Supplied passage:
'How I escaped a hidden world of gangs and exploitation'
- Published
At first glance, Aliyah looks like any other 24-year-old - she loves fashion, posts selfies on Instagram and appears happy. But her smile conceals a background of abuse and exploitation - a pattern that experts warn is all too common among forgotten teenage girls.
Aliyah's earliest memories are not of family trips and teddy bears.
Instead, she recalls coming home from school and feeling relieved if she saw the front window was open. It meant her dad was letting in air.
Aliyah didn't know much about drugs back then. But she'd learned the open window meant he'd be in a good mood: "Whereas if the window is shut there was no smoke, so Daddy doesn't have what he needs," she says.
At the time, no-one outside the family knew what went on behind closed doors in their house in south London. She says there was violence in the household and sometimes it would be inflicted on Aliyah. She and her sister would hug each other on their bunk bed crying themselves to sleep at night.

Your tasks:
(a) According to the article about Aliyah's escape from gangs and exploitation, where was her family's house?
(b) Pick up the article about Aliyah's escape from gangs and exploitation after its final paragraph and keep writing it.

Given data:
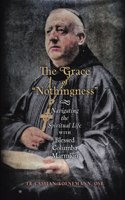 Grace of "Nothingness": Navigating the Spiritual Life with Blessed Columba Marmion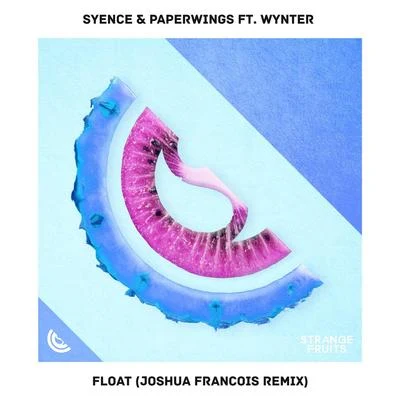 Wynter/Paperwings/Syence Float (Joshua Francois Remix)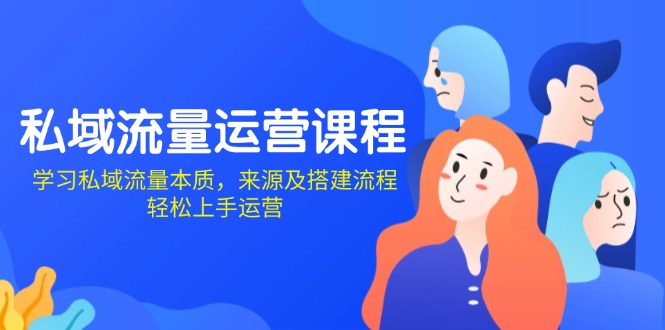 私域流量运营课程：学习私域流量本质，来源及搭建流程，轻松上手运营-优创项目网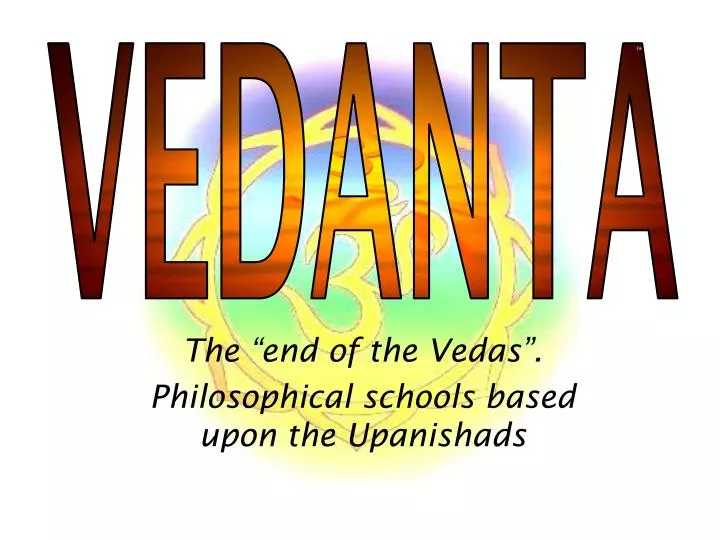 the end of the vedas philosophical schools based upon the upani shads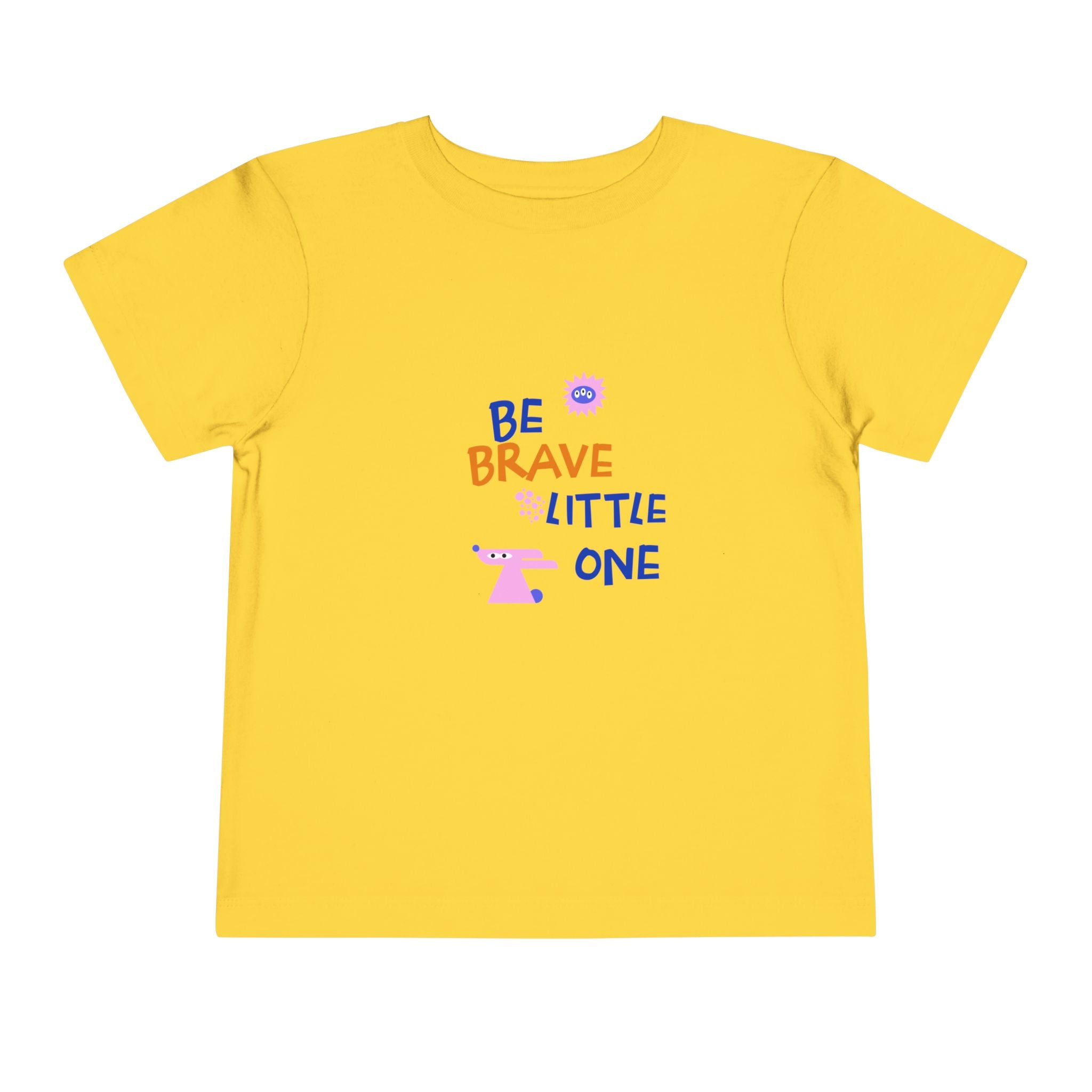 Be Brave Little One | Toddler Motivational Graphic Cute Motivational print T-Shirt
==
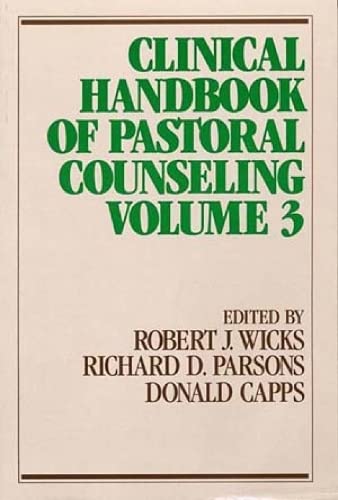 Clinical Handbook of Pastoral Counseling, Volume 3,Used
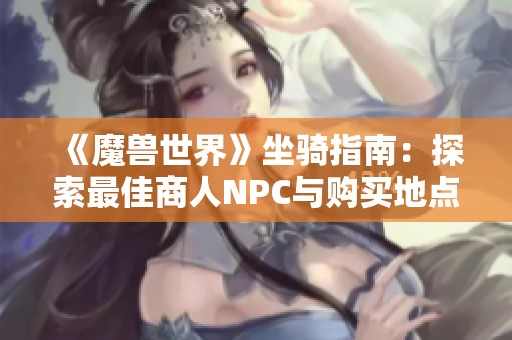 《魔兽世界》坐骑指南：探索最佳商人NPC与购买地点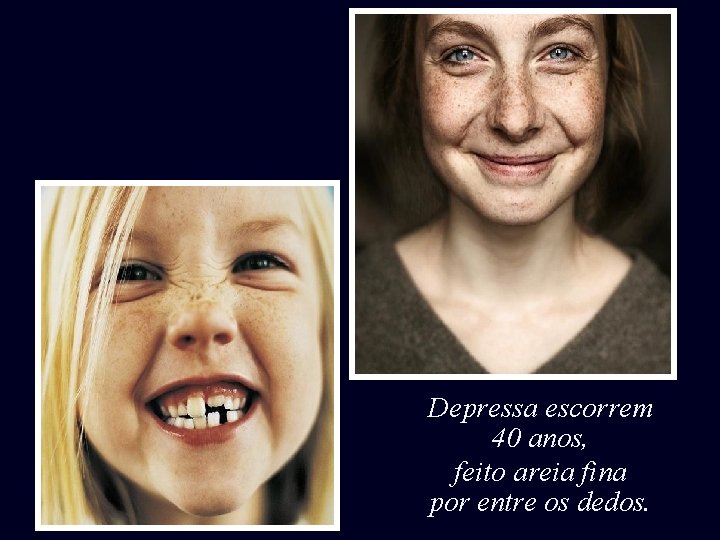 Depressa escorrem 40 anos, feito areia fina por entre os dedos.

Answers per task:
(a) In south London.

(b)
At times, money was scarce and, as a result, food could be as well - Aliyah recalls days when there was none in the house at all and she'd go to school hungry.
It would be years before Aliyah and her siblings were picked up by social services. Aliyah feels strongly that opportunities for safeguarding her and her siblings were missed - she remembers her parents putting on their "best faces" when authorities came around.
Stories like hers follow a classic pattern, says Kendra Houseman, a consultant in child criminal activity: "If home is not a safe place, that makes them vulnerable to exploitation." And she warns there are many more hidden girls out there like Aliyah.
But against all the odds, Aliyah eventually managed to turn her life around.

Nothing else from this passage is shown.